The Site Remediation Reform Act (“SRRA”) established a May 7, 2014 deadline for completing the remedial investigation for all sites that triggered remediation requirements prior to May 7, 1999. If a responsible party fails to do so, the NJDEP is required to undertake direct oversight of the remediation of the contaminated site. As this deadline approaches, it is imperative that responsible parties start this process sooner rather than later. We expect environmental consultants will be extremely busy during the early part of 2014 due to people trying to meet the deadline.
Direct oversight means that the responsible party must fund the remediation as directed by the NJDEP, conduct and submit a feasibility study to the NJDEP for approval, implement each remedial action that the NJDEP selects for the site, submit an initial remediation cost review and submit an annual remediation cost review. Further, the responsible party must establish a remediation trust fund in the amount of the estimated cleanup, pay an annual remediation funding source surcharge of one percent, obtain NJDEP’s prior approval before making any disbursements from the trust fund, ensure that all submissions prepared by the Licensed Site Remediation Professional (“LSRP”) are submitted to the NJDEP simultaneously, submit a proposed public participation plan to the NJDEP for approval that contains a strategy to solicit public comments concerning the remediation and implement the publically approved plan.
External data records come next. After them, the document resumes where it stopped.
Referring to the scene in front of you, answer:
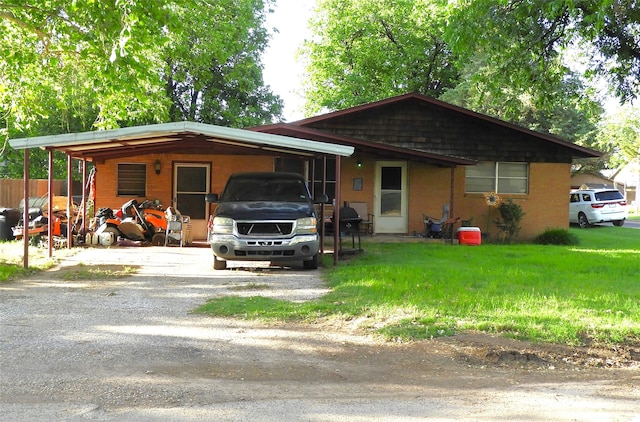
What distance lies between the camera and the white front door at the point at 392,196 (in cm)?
1762

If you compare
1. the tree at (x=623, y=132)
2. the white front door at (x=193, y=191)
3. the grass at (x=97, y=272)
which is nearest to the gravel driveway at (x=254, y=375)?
the grass at (x=97, y=272)

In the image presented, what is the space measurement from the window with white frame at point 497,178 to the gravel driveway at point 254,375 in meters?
12.2

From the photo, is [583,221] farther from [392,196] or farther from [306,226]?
[306,226]

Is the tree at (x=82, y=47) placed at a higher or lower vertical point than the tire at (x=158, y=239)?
higher

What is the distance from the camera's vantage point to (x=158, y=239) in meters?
15.6

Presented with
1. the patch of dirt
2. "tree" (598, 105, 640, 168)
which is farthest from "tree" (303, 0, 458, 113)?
the patch of dirt

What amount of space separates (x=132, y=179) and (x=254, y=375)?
13049 millimetres

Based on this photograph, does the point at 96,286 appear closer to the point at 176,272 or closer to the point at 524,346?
the point at 176,272

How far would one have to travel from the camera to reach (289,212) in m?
10.6

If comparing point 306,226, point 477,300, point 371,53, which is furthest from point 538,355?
point 371,53

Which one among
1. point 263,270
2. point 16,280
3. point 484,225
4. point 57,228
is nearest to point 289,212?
point 263,270

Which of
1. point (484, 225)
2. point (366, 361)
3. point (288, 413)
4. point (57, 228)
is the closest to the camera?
point (288, 413)

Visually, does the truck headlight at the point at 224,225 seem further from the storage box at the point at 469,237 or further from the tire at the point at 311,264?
the storage box at the point at 469,237

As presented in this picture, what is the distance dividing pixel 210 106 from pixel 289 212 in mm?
22243
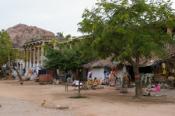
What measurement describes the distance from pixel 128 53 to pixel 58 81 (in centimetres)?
2619

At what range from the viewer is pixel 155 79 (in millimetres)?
39594

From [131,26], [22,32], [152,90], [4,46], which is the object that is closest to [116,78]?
[152,90]

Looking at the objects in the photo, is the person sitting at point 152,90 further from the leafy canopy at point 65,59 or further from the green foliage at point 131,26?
the leafy canopy at point 65,59

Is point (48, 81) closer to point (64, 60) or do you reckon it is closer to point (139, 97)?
point (64, 60)

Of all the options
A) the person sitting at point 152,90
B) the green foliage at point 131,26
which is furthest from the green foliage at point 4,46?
the green foliage at point 131,26

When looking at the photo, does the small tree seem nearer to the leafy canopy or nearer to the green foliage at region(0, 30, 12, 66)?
the leafy canopy

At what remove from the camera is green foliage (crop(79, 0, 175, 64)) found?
27.5 metres

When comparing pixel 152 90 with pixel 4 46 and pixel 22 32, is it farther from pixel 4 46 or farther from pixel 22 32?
pixel 22 32

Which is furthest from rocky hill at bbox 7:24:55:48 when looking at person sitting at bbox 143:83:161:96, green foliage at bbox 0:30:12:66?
person sitting at bbox 143:83:161:96

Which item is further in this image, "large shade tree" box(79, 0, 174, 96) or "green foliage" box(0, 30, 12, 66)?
"green foliage" box(0, 30, 12, 66)

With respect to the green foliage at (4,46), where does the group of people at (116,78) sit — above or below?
below

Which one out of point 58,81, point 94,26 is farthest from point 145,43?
point 58,81

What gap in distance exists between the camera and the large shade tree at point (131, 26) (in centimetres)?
2753

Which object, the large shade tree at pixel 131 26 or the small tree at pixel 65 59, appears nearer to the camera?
the large shade tree at pixel 131 26
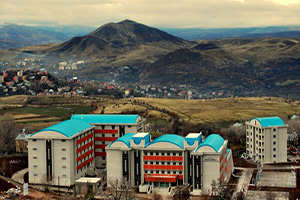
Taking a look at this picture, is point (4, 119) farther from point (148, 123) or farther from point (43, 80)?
point (43, 80)

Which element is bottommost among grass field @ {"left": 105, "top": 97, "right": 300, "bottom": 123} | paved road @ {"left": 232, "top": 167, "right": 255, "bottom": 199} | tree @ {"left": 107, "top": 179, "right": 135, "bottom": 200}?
paved road @ {"left": 232, "top": 167, "right": 255, "bottom": 199}

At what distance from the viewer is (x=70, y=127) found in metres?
57.8

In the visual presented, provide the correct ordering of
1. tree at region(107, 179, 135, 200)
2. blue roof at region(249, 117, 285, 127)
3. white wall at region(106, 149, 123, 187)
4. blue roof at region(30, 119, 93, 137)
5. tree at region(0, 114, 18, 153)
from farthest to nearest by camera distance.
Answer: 1. tree at region(0, 114, 18, 153)
2. blue roof at region(249, 117, 285, 127)
3. blue roof at region(30, 119, 93, 137)
4. white wall at region(106, 149, 123, 187)
5. tree at region(107, 179, 135, 200)

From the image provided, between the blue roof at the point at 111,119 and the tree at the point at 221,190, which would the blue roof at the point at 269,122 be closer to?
the blue roof at the point at 111,119

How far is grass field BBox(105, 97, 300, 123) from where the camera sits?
10735cm

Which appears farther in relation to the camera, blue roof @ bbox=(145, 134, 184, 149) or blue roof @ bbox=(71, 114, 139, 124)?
blue roof @ bbox=(71, 114, 139, 124)

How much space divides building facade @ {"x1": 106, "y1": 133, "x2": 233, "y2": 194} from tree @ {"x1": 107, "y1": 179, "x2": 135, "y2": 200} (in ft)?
2.01

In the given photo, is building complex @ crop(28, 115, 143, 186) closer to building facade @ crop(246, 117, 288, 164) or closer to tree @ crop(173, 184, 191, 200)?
tree @ crop(173, 184, 191, 200)

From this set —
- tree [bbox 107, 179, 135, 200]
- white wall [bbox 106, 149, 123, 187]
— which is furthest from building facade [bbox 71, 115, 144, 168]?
tree [bbox 107, 179, 135, 200]

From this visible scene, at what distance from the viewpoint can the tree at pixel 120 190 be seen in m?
49.1

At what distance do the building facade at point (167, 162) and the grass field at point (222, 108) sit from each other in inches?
1874

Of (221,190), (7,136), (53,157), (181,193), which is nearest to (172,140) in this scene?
(181,193)

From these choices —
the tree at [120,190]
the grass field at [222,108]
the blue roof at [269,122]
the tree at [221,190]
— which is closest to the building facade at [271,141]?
the blue roof at [269,122]

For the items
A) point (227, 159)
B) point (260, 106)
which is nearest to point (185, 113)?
point (260, 106)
In response to this draconian result, in June 2013, the NJDEP issued a policy statement entitled “Interpretation of SRRA Requirement to Complete the Remedial Investigation by May 2014.” (see http://nj.gov/dep/srp/timeframe/policy_statement.pdf). The NJDEP’s goal was to articulate what will be deemed to be “completion of the remedial investigation” and the role of an LSRP’s “professional judgment” in satisfying this requirement.
The NJDEP acknowledges that “delineation” does not mean that all of the contamination has been fully investigated in all media to levels at or below applicable standards. This distinction is important as it is in-line with SRRA’s objective to protect human health and the environment by ensuring that the remedial investigation characterizes: (a) the nature and extent of a discharge both on and off-site, (b) the impacts and potential impacts to receptors presented by the discharge and (c) the need for an appropriate remedial action.
The LSRP has the discretion to utilize multiple lines of evidence, including without limitation, extrapolation or modeling based on existing data; application of conceptual site models; or other means for determining the extent of the contamination. It should be noted that although the remedial investigation phase of the case does not need to include delineation to the “clean zone”, such sampling is required to demonstrate attainment of the applicable remediation standards at the conclusion of the remedial action and prior to the issuance of the final case closure document, the coveted response action outcome.
Therefore, although full contaminant delineation is not required to satisfy the NJDEP’s requirement to submit a remedial investigation by May 7, 2014, enough data must be collected so that an LSRP can determine the nature and extent of the contamination to develop the appropriate remedial alternatives.